Problem:
Filter the records below and copy every line containing the word "text".

─── Data to process ───

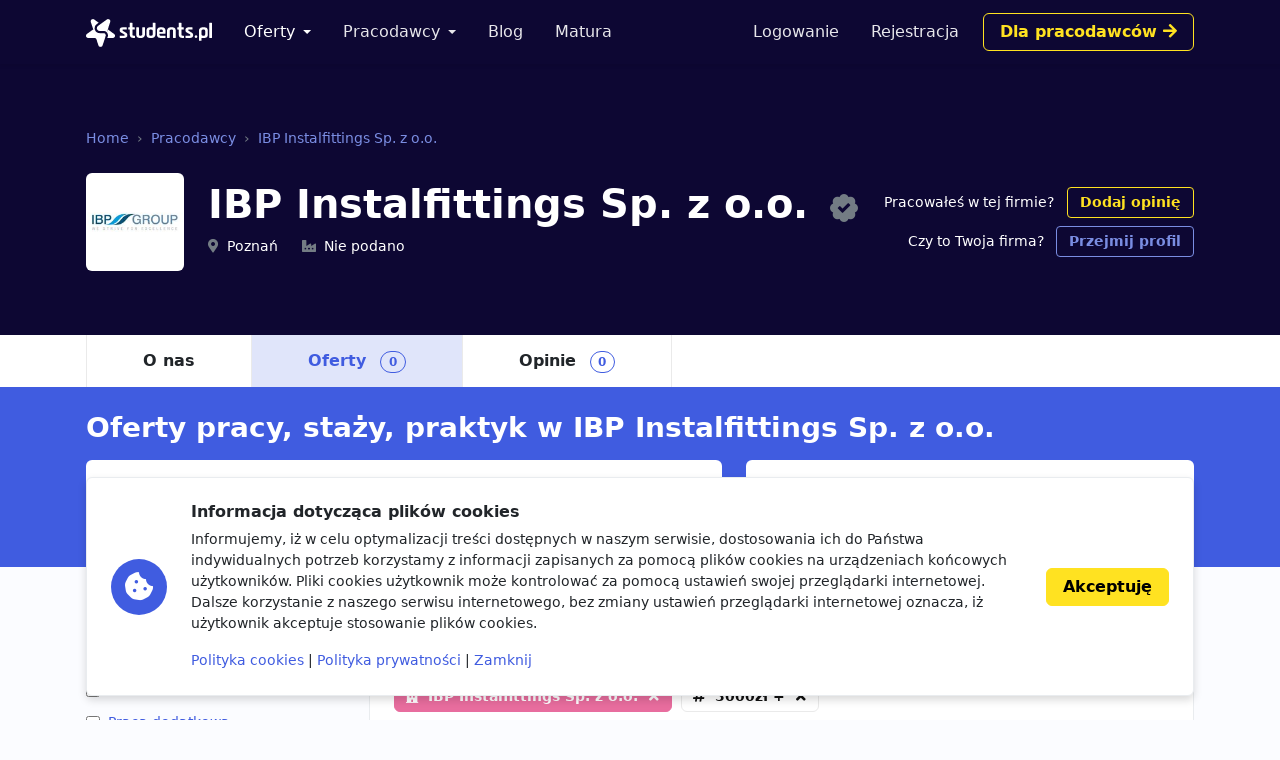

--- FILE ---
content_type: text/html; charset=utf-8
request_url: https://www.google.com/recaptcha/api2/aframe
body_size: 268
content:
<!DOCTYPE HTML><html><head><meta http-equiv="content-type" content="text/html; charset=UTF-8"></head><body><script nonce="47PhkhEvOVzXm34V_owHIg">/** Anti-fraud and anti-abuse applications only. See google.com/recaptcha */ try{var clients={'sodar':'https://pagead2.googlesyndication.com/pagead/sodar?'};window.addEventListener("message",function(a){try{if(a.source===window.parent){var b=JSON.parse(a.data);var c=clients[b['id']];if(c){var d=document.createElement('img');d.src=c+b['params']+'&rc='+(localStorage.getItem("rc::a")?sessionStorage.getItem("rc::b"):"");window.document.body.appendChild(d);sessionStorage.setItem("rc::e",parseInt(sessionStorage.getItem("rc::e")||0)+1);localStorage.setItem("rc::h",'1769285017000');}}}catch(b){}});window.parent.postMessage("_grecaptcha_ready", "*");}catch(b){}</script></body></html>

───

Reply to the task:
content_type: text/html; charset=utf-8
<!DOCTYPE HTML><html><head><meta http-equiv="content-type" content="text/html; charset=UTF-8"></head><body><script nonce="47PhkhEvOVzXm34V_owHIg">/** Anti-fraud and anti-abuse applications only. See google.com/recaptcha */ try{var clients={'sodar':'https://pagead2.googlesyndication.com/pagead/sodar?'};window.addEventListener("message",function(a){try{if(a.source===window.parent){var b=JSON.parse(a.data);var c=clients[b['id']];if(c){var d=document.createElement('img');d.src=c+b['params']+'&rc='+(localStorage.getItem("rc::a")?sessionStorage.getItem("rc::b"):"");window.document.body.appendChild(d);sessionStorage.setItem("rc::e",parseInt(sessionStorage.getItem("rc::e")||0)+1);localStorage.setItem("rc::h",'1769285017000');}}}catch(b){}});window.parent.postMessage("_grecaptcha_ready", "*");}catch(b){}</script></body></html>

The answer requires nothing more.